[IPython-dev] Heartbeat Device

MinRK benjaminrk at gmail.com
Tue Jul 13 00:49:01 EDT 2010


On Mon, Jul 12, 2010 at 20:43, Brian Granger <ellisonbg at gmail.com> wrote:

> Min,
>
> On Mon, Jul 12, 2010 at 4:10 PM, MinRK <benjaminrk at gmail.com> wrote:
> > I've been thinking about this, and it seems like we can't have a
> responsive
> > rich control connection unless it is in another process, like the old
> > IPython daemon.
>
> I am not quite sure I follow what you mean by this.  Can you elaborate?
>

The main advantage that we were to gain from the out-of-process ipdaemon was
the ability to abort/kill (signal) blocking jobs. With 0MQ threads, the only
logic we can have in a control/heartbeat thread must be implemented in
GIL-free C/C++. That limits what we can do in terms of interacting with the
main work thread, as I understand it.


>
> > Pure heartbeat is easy with a C device, and we may not even
> > need a new one. For instance, I added support for the builtin devices of
> > zeromq to pyzmq with a few lines, and you can have simple is_alive style
> > heartbeat with a FORWARDER device.
>
> I looked at this and it looks very nice.  I think for basic is_alive
> type heartbeats this will work fine.  The only thing to be careful of
> is that 0MQ sockets are not thread safe.  Thus, it would be best to
> actually create the socket in the thread as well.  But we do want the
> flexibility to be able to pass in sockets to the device.  We will have
> to think about that issue.

_ _ _ _ _ _ _

▸ **Directive A**
Summarize the heartbeat message in two sentences.
▸ **Directive B**
Reproduce word for word the part of the heartbeat message from "The main advantage" up to and including "a FORWARDER device.".
▸ **Directive C**
Write the next part of the heartbeat message, starting after its last sentence.
The records have no connection to the heartbeat message.

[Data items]
_ _ _ _ _ _ _

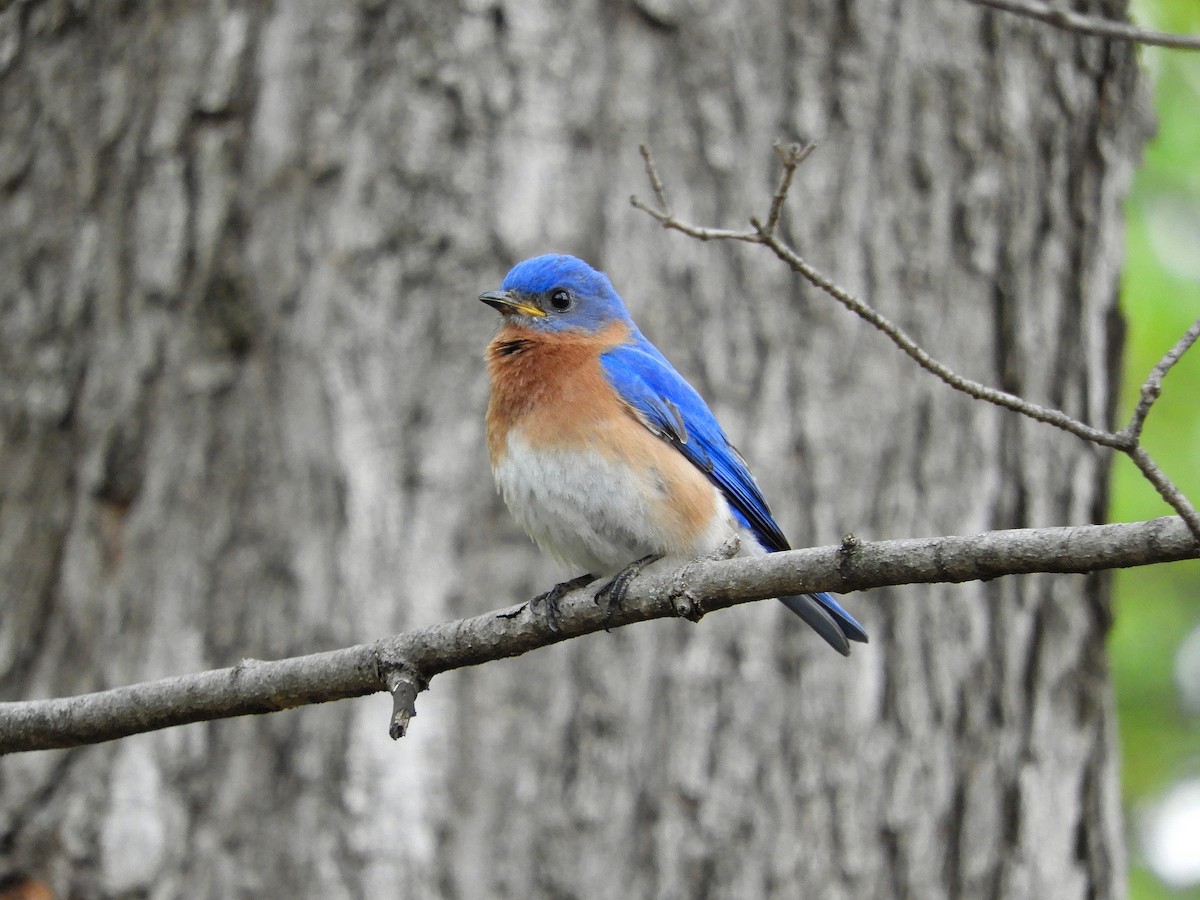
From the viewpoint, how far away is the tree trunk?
15.2ft

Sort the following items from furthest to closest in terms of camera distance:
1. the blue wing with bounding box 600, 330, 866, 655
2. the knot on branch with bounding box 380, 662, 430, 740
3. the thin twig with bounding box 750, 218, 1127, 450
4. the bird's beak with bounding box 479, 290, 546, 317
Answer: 1. the bird's beak with bounding box 479, 290, 546, 317
2. the blue wing with bounding box 600, 330, 866, 655
3. the knot on branch with bounding box 380, 662, 430, 740
4. the thin twig with bounding box 750, 218, 1127, 450

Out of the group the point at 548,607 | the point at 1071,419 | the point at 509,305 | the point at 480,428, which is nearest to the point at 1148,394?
the point at 1071,419

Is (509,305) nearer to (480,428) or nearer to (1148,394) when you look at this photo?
(480,428)

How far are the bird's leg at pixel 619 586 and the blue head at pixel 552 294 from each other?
986 mm

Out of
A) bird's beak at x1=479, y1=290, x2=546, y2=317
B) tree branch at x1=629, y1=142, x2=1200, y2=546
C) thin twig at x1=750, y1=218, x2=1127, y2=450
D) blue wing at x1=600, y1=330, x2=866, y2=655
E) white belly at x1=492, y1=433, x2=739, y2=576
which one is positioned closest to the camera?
tree branch at x1=629, y1=142, x2=1200, y2=546

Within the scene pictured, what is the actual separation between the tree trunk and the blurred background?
3.06 metres

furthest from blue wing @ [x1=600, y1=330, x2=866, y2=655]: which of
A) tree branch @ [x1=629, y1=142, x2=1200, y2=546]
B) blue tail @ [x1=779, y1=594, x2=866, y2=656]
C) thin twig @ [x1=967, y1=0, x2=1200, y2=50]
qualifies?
thin twig @ [x1=967, y1=0, x2=1200, y2=50]

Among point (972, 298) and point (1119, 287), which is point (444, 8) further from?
point (1119, 287)

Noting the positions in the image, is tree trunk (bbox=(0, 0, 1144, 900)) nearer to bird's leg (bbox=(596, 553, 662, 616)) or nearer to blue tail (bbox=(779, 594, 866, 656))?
blue tail (bbox=(779, 594, 866, 656))

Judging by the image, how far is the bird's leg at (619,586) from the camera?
304cm

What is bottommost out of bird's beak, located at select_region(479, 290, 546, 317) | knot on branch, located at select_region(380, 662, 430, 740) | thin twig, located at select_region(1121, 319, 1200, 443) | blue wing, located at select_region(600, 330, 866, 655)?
knot on branch, located at select_region(380, 662, 430, 740)

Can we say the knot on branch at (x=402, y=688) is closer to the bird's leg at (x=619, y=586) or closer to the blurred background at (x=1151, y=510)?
the bird's leg at (x=619, y=586)

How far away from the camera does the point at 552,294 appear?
4660mm

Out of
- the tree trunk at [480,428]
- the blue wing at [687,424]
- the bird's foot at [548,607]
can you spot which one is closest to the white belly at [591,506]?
the blue wing at [687,424]
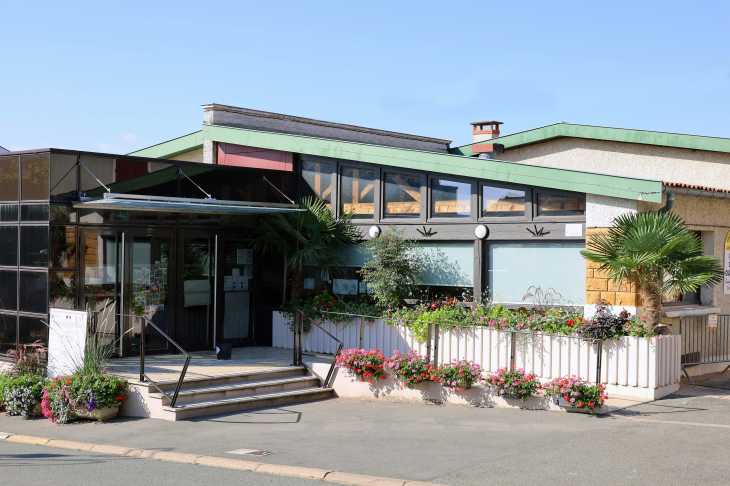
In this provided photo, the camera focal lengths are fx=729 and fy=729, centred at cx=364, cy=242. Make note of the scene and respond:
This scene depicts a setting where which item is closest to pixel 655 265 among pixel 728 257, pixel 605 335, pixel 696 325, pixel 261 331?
pixel 605 335

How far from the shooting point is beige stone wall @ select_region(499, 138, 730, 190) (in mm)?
15195

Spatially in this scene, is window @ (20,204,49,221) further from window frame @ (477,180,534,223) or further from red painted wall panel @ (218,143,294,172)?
window frame @ (477,180,534,223)

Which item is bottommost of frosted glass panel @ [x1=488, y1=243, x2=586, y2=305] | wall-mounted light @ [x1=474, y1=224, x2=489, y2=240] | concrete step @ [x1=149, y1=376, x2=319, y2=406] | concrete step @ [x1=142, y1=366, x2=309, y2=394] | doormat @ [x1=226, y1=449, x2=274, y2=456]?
doormat @ [x1=226, y1=449, x2=274, y2=456]

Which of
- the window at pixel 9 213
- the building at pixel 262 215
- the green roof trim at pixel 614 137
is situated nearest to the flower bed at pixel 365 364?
the building at pixel 262 215

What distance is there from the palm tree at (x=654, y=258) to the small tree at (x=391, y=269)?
3403mm

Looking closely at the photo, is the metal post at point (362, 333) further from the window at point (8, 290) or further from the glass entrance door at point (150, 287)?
the window at point (8, 290)

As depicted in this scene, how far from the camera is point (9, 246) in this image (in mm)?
12570

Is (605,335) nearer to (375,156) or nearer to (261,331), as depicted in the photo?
(375,156)

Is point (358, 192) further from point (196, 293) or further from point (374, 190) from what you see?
point (196, 293)

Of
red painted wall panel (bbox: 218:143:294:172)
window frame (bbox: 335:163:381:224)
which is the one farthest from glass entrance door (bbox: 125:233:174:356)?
window frame (bbox: 335:163:381:224)

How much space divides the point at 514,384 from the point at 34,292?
794 centimetres

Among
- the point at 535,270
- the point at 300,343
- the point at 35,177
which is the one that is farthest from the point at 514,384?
the point at 35,177

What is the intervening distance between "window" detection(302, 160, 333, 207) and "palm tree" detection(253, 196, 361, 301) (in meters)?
0.31

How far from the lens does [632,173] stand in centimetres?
1611
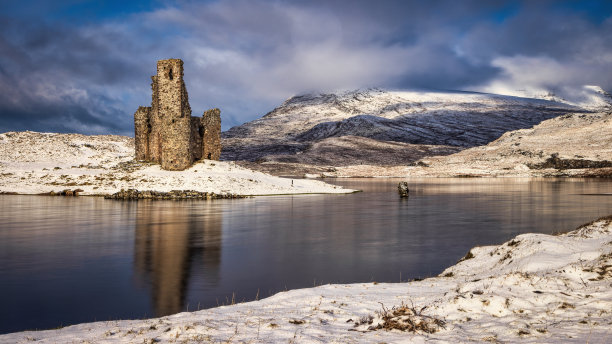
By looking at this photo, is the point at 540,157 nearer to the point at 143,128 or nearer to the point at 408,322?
the point at 143,128

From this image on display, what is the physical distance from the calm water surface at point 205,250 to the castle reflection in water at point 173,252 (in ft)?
0.14

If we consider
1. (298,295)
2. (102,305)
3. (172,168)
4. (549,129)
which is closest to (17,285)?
(102,305)

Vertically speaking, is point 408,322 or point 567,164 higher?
point 567,164

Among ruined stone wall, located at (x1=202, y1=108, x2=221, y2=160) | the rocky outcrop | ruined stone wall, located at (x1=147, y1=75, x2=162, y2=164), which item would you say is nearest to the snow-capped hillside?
the rocky outcrop

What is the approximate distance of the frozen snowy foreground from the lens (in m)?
6.46

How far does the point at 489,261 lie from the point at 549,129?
129 metres

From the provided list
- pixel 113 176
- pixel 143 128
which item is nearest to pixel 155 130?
pixel 143 128

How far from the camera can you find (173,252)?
15812 millimetres

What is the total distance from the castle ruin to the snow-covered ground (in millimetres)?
1557

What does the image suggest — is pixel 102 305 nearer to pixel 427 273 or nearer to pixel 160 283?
pixel 160 283

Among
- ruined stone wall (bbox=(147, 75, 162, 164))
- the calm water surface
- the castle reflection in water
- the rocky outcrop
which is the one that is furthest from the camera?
the rocky outcrop

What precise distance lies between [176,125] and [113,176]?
7575mm

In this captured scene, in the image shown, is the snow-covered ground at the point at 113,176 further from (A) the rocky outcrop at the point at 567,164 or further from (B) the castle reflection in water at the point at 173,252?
(A) the rocky outcrop at the point at 567,164

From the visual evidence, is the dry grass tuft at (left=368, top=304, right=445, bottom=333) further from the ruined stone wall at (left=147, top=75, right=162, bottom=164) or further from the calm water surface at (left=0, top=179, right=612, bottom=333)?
the ruined stone wall at (left=147, top=75, right=162, bottom=164)
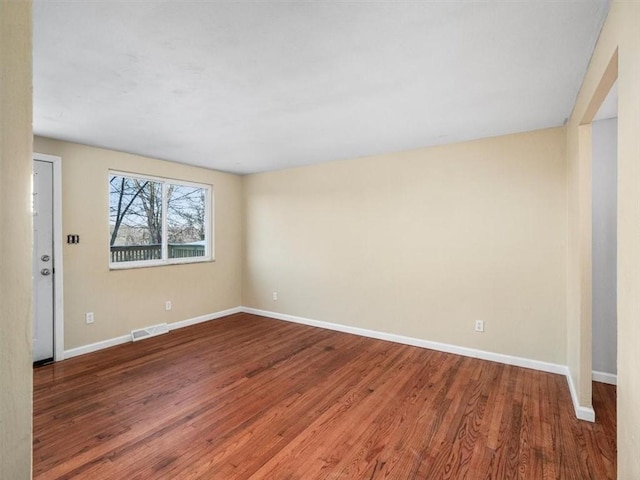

_ _ _ _ _ _ _

▸ **Expected answer A**
MinRK explains that the out-of-process ipdaemon would have made it possible to abort or kill blocking jobs, whereas with 0MQ threads any control or heartbeat logic must be written in GIL-free C/C++, which limits interaction with the main work thread. A simple is_alive heartbeat can be built with zeromq's FORWARDER device now supported in pyzmq, and Brian Granger agrees this works for basic heartbeats but warns that 0MQ sockets are not thread safe, so the socket should be created in the thread even though they also want the flexibility to pass sockets in.

▸ **Expected answer B**
The main advantage that we were to gain from the out-of-process ipdaemon was
the ability to abort/kill (signal) blocking jobs. With 0MQ threads, the only
logic we can have in a control/heartbeat thread must be implemented in
GIL-free C/C++. That limits what we can do in terms of interacting with the
main work thread, as I understand it.


>
> > Pure heartbeat is easy with a C device, and we may not even
> > need a new one. For instance, I added support for the builtin devices of
> > zeromq to pyzmq with a few lines, and you can have simple is_alive style
> > heartbeat with a FORWARDER device.

▸ **Expected answer C**
>

I wrote/pushed a basic ThreadsafeDevice, which creates/binds/connects inside
the thread's run method.
It adds bind_in/out, connect_in/out, and setsockopt_in/out methods which
just queue up arguments to be called at the head of the run method. I added
a tspong.py in the heartbeat example using it.


>
> > I pushed a basic example of this (examples/heartbeat) to my pyzmq fork.
> > Running a ~3 second numpy.dot action, the heartbeat pings remain
> responsive
> > at <1ms.
>
> This is great!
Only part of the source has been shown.